# Summary

The goal of this project was to predict the likelihood of injury for a given player in the NFL. The injuries per game, player statistics per game, and team statistics per game data were gathered from the Sportsradar US API. After importing deconding the JSON objects, the data was assembled into dataframes and the dependent variables (outputs) were added to the player stats dataframe. The data was first modeled using a logistics regression.

# Importing the Data

A series of functions was written to call the API and unwrap the nested dictionaries from the JSON responses.

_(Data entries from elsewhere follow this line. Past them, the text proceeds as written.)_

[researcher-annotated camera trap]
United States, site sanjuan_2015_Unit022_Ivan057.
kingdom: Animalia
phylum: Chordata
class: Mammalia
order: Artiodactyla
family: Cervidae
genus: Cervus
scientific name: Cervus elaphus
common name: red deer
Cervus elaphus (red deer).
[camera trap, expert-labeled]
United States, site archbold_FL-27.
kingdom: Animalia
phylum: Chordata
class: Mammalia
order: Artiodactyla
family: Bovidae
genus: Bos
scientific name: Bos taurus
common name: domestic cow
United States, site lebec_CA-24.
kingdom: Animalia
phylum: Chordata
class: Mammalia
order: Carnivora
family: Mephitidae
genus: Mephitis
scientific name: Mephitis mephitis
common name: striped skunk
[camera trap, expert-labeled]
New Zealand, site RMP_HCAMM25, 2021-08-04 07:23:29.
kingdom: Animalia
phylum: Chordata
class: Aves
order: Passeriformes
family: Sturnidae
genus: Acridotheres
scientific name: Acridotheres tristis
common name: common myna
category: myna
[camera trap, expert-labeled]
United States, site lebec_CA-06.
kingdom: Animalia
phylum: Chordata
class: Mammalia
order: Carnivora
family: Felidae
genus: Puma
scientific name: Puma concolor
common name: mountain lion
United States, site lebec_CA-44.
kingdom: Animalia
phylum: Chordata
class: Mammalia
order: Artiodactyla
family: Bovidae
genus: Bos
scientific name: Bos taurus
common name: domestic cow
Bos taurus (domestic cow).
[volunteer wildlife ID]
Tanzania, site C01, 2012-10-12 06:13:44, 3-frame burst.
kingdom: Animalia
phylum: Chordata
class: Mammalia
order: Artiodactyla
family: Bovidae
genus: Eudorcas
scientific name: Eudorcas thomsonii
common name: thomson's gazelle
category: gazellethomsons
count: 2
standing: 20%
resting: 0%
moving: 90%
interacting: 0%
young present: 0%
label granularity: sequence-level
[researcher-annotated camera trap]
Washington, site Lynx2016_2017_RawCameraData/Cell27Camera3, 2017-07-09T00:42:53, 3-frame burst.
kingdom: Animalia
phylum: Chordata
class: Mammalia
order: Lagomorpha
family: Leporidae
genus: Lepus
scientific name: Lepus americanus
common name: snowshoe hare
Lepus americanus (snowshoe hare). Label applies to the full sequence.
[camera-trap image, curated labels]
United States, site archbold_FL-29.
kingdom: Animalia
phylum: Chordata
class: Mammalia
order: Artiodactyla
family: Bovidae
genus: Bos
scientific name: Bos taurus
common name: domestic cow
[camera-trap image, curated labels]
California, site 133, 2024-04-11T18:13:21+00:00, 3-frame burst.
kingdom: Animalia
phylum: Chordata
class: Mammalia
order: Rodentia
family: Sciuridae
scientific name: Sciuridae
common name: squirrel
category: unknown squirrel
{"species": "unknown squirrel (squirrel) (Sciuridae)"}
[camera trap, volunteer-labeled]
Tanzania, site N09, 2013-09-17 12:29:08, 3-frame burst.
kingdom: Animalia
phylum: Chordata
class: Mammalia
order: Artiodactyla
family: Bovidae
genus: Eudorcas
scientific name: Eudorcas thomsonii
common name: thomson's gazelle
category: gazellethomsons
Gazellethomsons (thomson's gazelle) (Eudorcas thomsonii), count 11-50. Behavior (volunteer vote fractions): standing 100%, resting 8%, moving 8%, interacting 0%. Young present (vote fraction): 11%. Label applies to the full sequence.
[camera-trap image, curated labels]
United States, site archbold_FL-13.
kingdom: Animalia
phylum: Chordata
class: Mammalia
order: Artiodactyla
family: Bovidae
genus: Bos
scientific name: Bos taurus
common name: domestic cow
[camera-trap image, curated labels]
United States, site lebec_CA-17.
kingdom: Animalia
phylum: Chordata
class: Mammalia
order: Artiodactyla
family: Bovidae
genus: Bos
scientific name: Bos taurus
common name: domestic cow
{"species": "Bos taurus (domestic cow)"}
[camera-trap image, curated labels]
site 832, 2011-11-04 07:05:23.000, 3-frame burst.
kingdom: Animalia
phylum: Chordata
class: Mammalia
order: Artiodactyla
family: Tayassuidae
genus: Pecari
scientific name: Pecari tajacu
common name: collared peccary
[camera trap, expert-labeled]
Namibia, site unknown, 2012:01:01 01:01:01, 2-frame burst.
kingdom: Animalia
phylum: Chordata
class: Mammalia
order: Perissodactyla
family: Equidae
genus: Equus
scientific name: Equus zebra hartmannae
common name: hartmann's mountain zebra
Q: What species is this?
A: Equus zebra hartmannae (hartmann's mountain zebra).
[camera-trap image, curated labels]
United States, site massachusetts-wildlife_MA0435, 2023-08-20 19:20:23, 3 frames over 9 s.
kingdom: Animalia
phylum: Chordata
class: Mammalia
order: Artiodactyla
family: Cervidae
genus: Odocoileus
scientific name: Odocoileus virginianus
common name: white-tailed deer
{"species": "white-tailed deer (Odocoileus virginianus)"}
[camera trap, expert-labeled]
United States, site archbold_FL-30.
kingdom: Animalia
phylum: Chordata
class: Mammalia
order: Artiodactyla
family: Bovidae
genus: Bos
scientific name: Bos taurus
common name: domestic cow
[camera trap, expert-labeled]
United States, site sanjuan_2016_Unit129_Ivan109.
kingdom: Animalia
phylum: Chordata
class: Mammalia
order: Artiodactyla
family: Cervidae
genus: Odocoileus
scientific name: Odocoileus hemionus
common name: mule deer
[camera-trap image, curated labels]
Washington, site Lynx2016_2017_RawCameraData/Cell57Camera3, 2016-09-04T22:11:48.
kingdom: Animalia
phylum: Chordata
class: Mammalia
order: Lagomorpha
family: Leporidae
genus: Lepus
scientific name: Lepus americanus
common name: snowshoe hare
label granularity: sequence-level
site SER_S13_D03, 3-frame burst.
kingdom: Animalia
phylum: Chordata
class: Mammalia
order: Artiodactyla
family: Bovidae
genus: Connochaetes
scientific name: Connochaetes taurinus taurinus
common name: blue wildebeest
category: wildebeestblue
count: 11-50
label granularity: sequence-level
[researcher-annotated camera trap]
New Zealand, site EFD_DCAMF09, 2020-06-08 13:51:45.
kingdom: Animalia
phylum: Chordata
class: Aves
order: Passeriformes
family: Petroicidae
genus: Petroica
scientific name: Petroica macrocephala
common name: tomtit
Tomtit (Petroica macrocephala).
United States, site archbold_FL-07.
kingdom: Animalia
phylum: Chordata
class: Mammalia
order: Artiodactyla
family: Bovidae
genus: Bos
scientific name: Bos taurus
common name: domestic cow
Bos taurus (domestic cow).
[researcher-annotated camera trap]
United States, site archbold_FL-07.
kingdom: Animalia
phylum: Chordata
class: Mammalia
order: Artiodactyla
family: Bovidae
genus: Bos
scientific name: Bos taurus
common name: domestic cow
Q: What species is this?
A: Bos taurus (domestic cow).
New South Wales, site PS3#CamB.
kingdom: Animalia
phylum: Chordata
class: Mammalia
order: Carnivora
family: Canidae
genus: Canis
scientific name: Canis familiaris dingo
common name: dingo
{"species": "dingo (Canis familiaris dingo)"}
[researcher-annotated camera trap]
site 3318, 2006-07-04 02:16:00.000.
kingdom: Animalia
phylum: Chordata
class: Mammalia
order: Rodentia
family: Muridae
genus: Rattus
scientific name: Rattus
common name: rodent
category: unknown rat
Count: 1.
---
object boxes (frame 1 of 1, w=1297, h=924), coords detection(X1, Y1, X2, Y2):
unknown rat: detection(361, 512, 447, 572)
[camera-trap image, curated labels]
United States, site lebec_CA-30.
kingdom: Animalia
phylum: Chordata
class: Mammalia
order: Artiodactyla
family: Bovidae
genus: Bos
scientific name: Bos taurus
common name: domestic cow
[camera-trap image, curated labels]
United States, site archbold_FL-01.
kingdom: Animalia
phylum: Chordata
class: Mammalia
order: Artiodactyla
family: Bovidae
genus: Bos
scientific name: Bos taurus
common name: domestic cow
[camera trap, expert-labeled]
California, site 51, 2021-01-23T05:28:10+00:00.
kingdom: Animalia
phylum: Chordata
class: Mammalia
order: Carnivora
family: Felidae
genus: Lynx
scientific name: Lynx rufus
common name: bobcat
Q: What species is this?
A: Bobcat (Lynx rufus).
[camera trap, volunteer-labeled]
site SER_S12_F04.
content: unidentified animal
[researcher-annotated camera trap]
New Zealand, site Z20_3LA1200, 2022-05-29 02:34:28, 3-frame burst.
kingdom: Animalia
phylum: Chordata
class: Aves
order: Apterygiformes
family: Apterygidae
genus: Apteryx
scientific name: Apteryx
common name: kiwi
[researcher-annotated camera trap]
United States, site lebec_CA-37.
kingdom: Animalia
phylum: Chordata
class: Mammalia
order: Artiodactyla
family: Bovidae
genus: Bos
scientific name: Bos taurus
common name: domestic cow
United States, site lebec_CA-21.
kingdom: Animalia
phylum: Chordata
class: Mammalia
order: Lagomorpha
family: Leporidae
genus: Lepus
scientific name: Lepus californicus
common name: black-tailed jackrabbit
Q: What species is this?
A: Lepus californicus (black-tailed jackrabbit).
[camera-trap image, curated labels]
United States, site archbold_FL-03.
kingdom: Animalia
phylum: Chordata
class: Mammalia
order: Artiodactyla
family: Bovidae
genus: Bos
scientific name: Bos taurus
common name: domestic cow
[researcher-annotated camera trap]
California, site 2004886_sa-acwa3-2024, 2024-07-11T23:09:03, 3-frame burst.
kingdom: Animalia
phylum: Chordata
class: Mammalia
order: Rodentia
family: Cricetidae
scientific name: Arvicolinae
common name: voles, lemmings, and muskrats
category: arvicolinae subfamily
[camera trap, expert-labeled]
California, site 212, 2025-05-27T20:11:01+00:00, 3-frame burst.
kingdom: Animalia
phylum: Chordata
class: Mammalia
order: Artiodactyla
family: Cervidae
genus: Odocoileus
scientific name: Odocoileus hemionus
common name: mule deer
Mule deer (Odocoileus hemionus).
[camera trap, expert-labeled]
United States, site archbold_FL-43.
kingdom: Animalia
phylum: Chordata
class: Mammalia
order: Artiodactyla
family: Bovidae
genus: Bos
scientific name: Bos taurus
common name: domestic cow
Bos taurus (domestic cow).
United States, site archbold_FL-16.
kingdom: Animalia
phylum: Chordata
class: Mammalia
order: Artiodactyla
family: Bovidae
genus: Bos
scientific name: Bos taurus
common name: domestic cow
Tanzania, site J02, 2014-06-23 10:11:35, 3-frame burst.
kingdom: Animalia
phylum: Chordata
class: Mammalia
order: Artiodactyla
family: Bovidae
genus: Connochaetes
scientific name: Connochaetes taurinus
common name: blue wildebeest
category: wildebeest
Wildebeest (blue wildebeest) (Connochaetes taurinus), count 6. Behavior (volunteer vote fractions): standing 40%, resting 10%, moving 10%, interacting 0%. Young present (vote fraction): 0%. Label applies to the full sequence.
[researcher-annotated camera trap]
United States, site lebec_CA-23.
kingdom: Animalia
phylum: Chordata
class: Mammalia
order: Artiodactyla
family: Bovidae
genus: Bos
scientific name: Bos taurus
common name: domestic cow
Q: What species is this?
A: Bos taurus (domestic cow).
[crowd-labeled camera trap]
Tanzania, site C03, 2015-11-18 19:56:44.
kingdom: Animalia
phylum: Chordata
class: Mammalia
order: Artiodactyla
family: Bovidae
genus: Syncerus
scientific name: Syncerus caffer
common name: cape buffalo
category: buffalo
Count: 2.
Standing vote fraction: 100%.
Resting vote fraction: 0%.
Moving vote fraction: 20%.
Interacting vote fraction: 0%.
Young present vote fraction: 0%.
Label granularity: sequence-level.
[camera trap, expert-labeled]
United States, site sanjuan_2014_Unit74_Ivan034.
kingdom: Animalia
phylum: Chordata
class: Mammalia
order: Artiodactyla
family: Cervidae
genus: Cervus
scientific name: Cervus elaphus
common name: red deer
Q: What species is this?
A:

This code is written for importing only the defense statics only, other statistics will be imported and modeled later (ran out of API calls for given timeperiod).

In [1]:
import pandas as pd
import numpy as np
import matplotlib.pyplot as plt
%matplotlib inline
import NFL_api
import time
import pickle

In [3]:


season_type = 'REG'
year = 2015
weeks = [1, 2, 3, 4, 5, 6, 7, 8]
injuries_df = pd.DataFrame()
stat_keys = ['defense']
player_stat = pd.DataFrame()
team_stat = pd.DataFrame()

for i in weeks:
    sched = NFL_api.api_get_weekly_schedule(year, season_type, i)
    sched = NFL_api.flatten_schedule(sched)
    time.sleep(1)
    
    
    for n in range(0,len(sched)):
        home_team = sched.ix[n]['home']
        away_team = sched.ix[n]['away']
        injuries = NFL_api.api_get_injuries(year, season_type, i, away_team, home_team)
        injuries = NFL_api.flatten_injuries(injuries)
        injuries['week_num']=i
        injuries['year_num']=year
        injuries_df = injuries_df.append(injuries)
        time.sleep(1)
        
        for m in stat_keys:
            stat = NFL_api.api_get_stats(year, season_type, i, away_team, home_team)
            player, team = NFL_api.flatten_game_stats(stat, m)
            time.sleep(1)
            player['week_num']=i
            team['week_num']=i
            player['year_num']=year
            team['year_num']=year
            player_stat = player_stat.append(player)
            team_stat = team_stat.append(team)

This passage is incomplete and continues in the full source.